Captioned web images
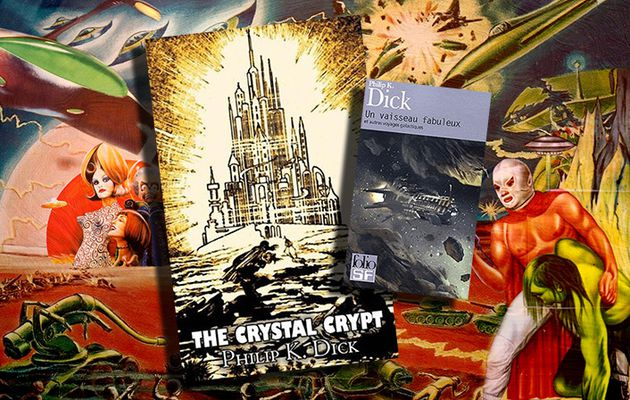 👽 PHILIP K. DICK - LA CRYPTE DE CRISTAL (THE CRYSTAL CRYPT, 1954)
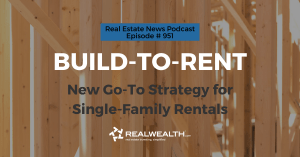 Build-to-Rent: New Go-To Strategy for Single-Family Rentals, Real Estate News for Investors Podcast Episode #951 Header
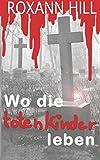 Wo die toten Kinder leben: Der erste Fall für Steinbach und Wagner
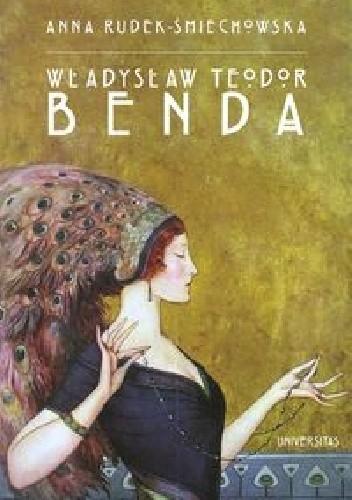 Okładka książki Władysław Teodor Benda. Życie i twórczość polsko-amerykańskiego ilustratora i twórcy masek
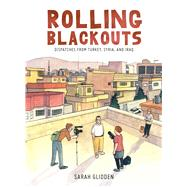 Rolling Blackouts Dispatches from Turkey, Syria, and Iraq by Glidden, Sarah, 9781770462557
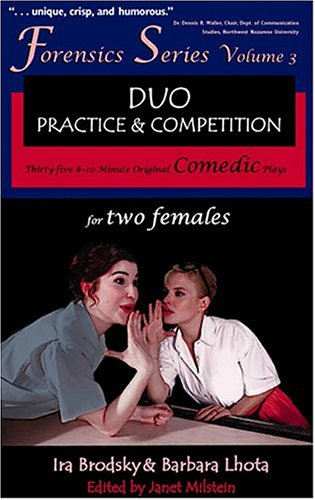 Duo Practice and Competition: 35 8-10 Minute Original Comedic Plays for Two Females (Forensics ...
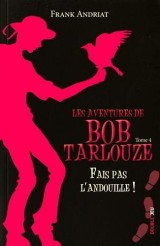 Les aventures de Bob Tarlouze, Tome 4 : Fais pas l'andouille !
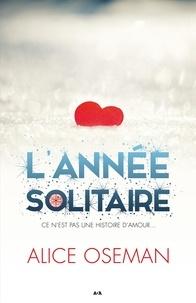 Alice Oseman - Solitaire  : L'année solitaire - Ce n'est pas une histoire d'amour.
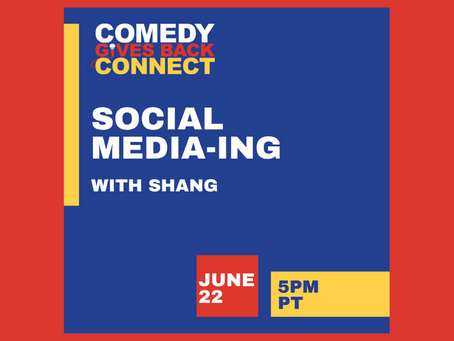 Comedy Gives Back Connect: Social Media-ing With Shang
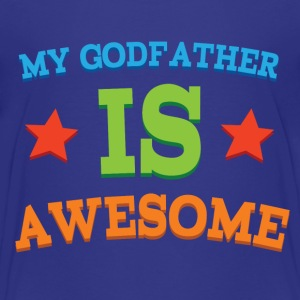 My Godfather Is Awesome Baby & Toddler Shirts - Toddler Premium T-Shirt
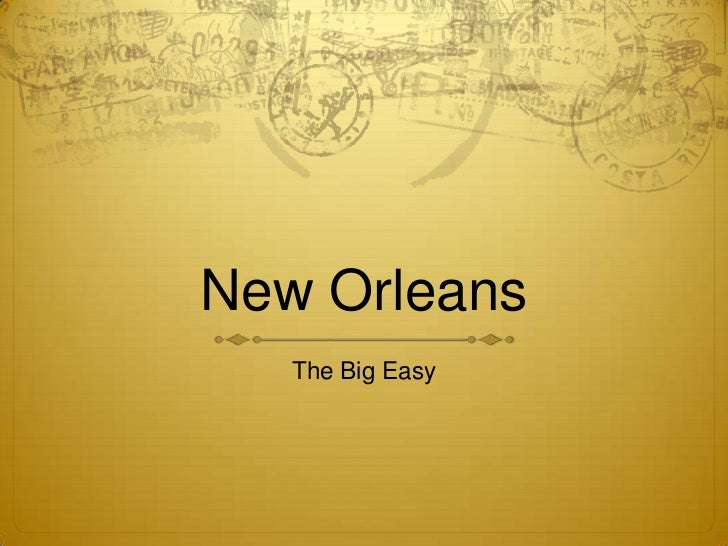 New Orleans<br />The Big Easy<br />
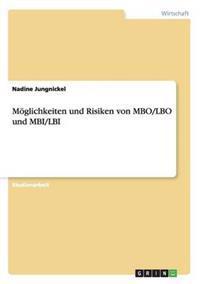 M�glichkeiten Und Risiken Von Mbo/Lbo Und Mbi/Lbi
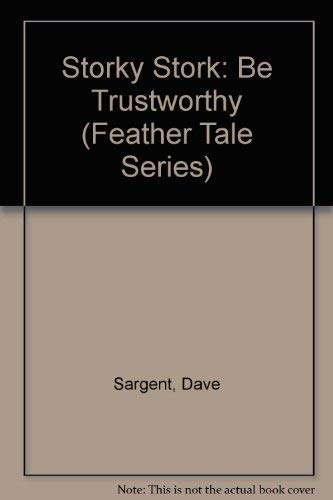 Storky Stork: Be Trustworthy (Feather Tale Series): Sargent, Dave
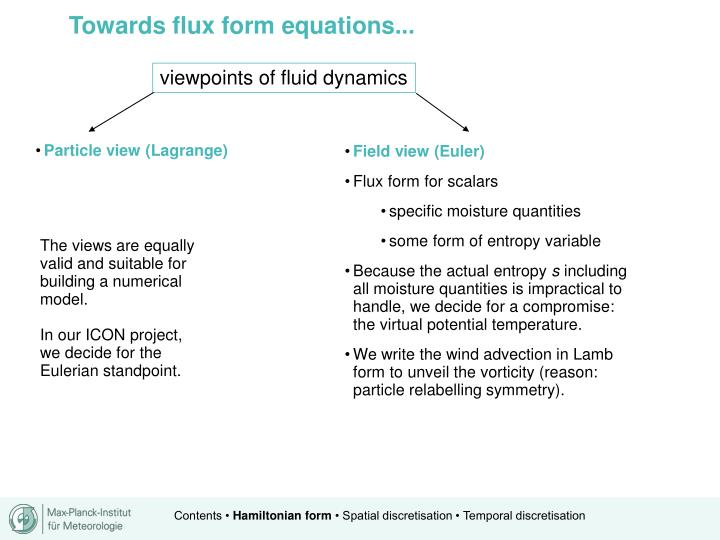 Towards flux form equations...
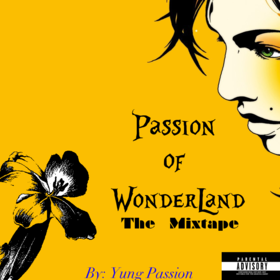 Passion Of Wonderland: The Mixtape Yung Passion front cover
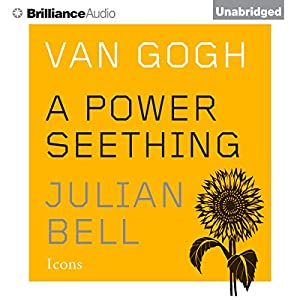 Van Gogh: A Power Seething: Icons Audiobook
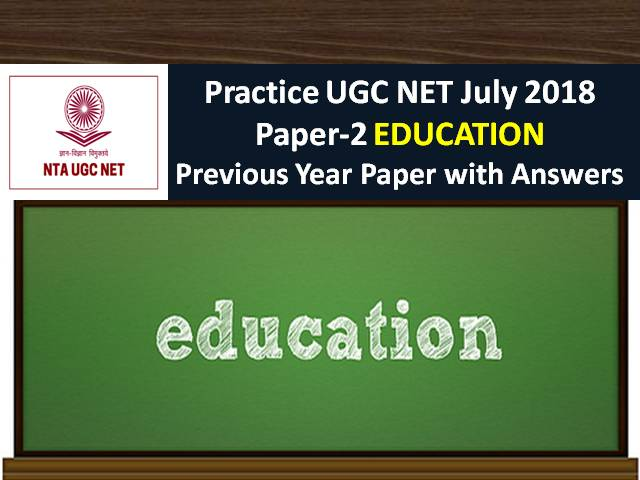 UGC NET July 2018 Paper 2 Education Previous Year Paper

How to complete this task
Drop the pictures and reproduce the rest of the data above exactly.

Result
 👽 PHILIP K. DICK - LA CRYPTE DE CRISTAL (THE CRYSTAL CRYPT, 1954)
 Build-to-Rent: New Go-To Strategy for Single-Family Rentals, Real Estate News for Investors Podcast Episode #951 Header
 Wo die toten Kinder leben: Der erste Fall für Steinbach und Wagner
 Okładka książki Władysław Teodor Benda. Życie i twórczość polsko-amerykańskiego ilustratora i twórcy masek
 Rolling Blackouts Dispatches from Turkey, Syria, and Iraq by Glidden, Sarah, 9781770462557
 Duo Practice and Competition: 35 8-10 Minute Original Comedic Plays for Two Females (Forensics ...
 Les aventures de Bob Tarlouze, Tome 4 : Fais pas l'andouille !
 Alice Oseman - Solitaire  : L'année solitaire - Ce n'est pas une histoire d'amour.
 Comedy Gives Back Connect: Social Media-ing With Shang
 My Godfather Is Awesome Baby & Toddler Shirts - Toddler Premium T-Shirt
 New Orleans<br />The Big Easy<br />
 M�glichkeiten Und Risiken Von Mbo/Lbo Und Mbi/Lbi
 Storky Stork: Be Trustworthy (Feather Tale Series): Sargent, Dave
 Towards flux form equations...
 Passion Of Wonderland: The Mixtape Yung Passion front cover
 Van Gogh: A Power Seething: Icons Audiobook
 UGC NET July 2018 Paper 2 Education Previous Year Paper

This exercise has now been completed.